REPUBLIKA.CO.ID, JAKARTA -- Nabi Muhammad SAW telah mencontohkan akhlak yang terbaik untuk ditiru kaum Muslimin dan umat manusia pada umumnya. Di antaranya berkaitan dengan cara-cara bertamu dan memuliakan tamu.
Suatu ketika di Madinah, Nabi Muhammad SAW keluar dari rumahnya. Beliau lantas berpapasan dengan Abu Bakar dan Umar bin Khattab. Dua sahabat mulia itu kemudian mengucapkan salam kepadanya.
"Mengapa kalian keluar dari rumah pada jam seperti ini?" tanya beliau.
"Kami keluar karena merasa lapar," jawab Abu Bakar yang dibenarkan Umar.
"Demi Zat yang menguasai diriku, aku juga demikian," sambung Nabi SAW.
Maka mereka bertiga berjalan ke rumah seorang sahabat Anshar, tetapi orang yang dimaksud kebetulan sedang di luar. Hanya istrinya yang di rumah.
"Marhaban ya Rasulullah," seru perempuan itu gembira karena kedatangan tamu agung.
Rasulullah SAW dan kedua sahabatnya lalu menjawab salam itu. "Sedang ke mana fulan?" tanya Nabi SAW ketika mengetahui sahabat yang hendak didatanginya tidak ada.

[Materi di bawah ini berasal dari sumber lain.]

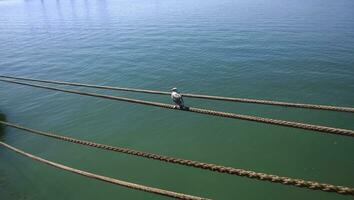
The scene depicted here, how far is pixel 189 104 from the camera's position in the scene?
51.1 ft

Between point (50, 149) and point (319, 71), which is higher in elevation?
point (319, 71)

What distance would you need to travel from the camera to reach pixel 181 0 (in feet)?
200

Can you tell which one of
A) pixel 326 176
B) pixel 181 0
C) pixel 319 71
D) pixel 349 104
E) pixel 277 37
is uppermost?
pixel 181 0

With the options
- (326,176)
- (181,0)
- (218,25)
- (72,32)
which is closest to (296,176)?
(326,176)

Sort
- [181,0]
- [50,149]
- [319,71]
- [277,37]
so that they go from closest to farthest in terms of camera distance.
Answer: [50,149] < [319,71] < [277,37] < [181,0]

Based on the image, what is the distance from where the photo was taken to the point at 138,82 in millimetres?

"Suamiku sedang keluar untuk menimba air. Sebentar lagi insya Allah datang," jawab si istri.
Benar saja. Beberapa saat kemudian, sahabat ini datang. Maka Nabi SAW, Abu Bakar, dan Umar dipersilakan masuk.

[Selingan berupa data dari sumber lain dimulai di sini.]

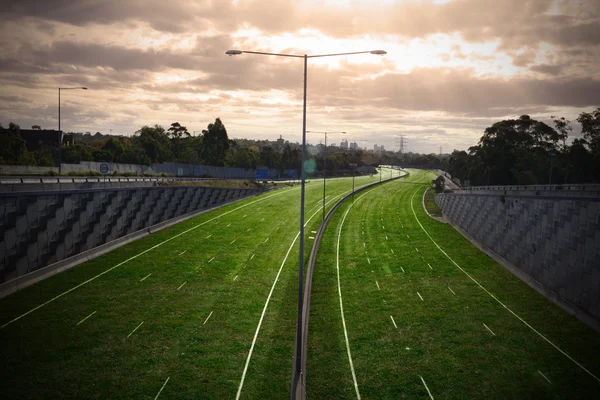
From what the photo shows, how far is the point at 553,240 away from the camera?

"Alhamdulillah, hari ini akulah yang mendapatkan karunia tertinggi di kota ini," ujar sang tuan rumah. Maksudnya, dia begitu bahagia Rasulullah SAW dan dua sahabat mulia bersedia menjadi tamunya.
Para tamu itu kemudian diajaknya untuk masuk ke kebun kurma di belakang rumah. Maka pria ini mengambil kurma-kurma terbaik untuk dijadika suguhan kepada mereka.

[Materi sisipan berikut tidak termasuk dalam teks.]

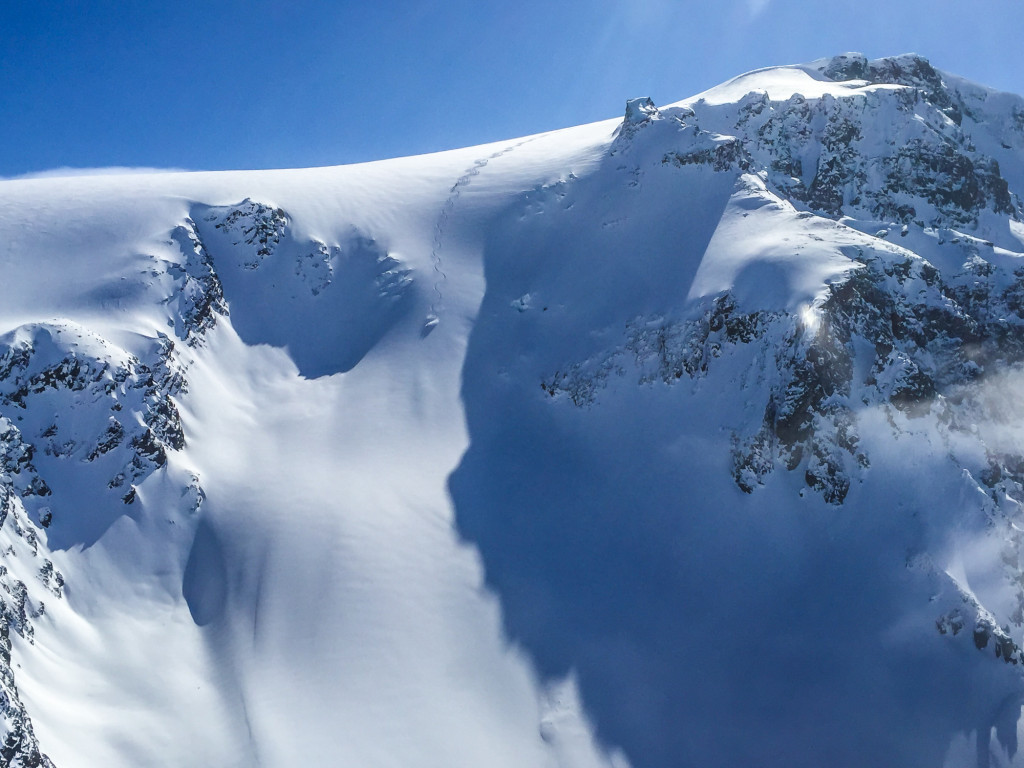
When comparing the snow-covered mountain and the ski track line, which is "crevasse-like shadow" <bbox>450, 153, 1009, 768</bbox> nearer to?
the snow-covered mountain

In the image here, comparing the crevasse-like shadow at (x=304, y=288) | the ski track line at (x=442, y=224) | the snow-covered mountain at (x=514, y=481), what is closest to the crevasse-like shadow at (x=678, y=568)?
the snow-covered mountain at (x=514, y=481)

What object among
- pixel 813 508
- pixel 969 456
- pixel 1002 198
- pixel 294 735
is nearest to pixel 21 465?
pixel 294 735

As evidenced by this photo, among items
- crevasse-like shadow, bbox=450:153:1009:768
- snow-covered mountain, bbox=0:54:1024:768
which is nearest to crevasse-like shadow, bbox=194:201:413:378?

Setelah itu, dia mengambil pisau karena hendak menyembelih domba yang paling gemuk. Melihat itu, Rasulullah SAW berkata, "Hendaknya engkau tidak menyembelih domba yang banyak susunya."
Maksudnya, beliau teramat sayang kepada keluarga Anshar ini. Sebab, susu domba itu masih dapat dimanfaatkan untuk suami-istri itu dan anak-anak mereka. Maka sang tuan rumah menyembelih domba yang lain.
Alquran telah mengabadikan bagaimana kaum Anshar membantu kaum Muhajirin saat awal-awal perjuangan Islam. Pada kondisi yang sangat kritis, penduduk lokal Madinah itu datang sebagai pahlawan Islam yang setia.
"Dan orang-orang (Anshar) yang telah menempati kota Madinah dan telah beriman sebelum (kedatangan) mereka (Muhajirin), mereka mencintai orang yang berhijrah ke tempat mereka. Dan mereka tidak menaruh keinginan dalam hati mereka terhadap apa yang diberikan kepada mereka (Muhajirin); dan mereka mengutamakan (Muhajirin), atas dirinya sendiri, meskipun mereka juga memerlukan. Dan siapa yang dijaga dirinya dari kekikiran, maka mereka itulah orang-orang yang beruntung" (QS al-Hasyr: 9).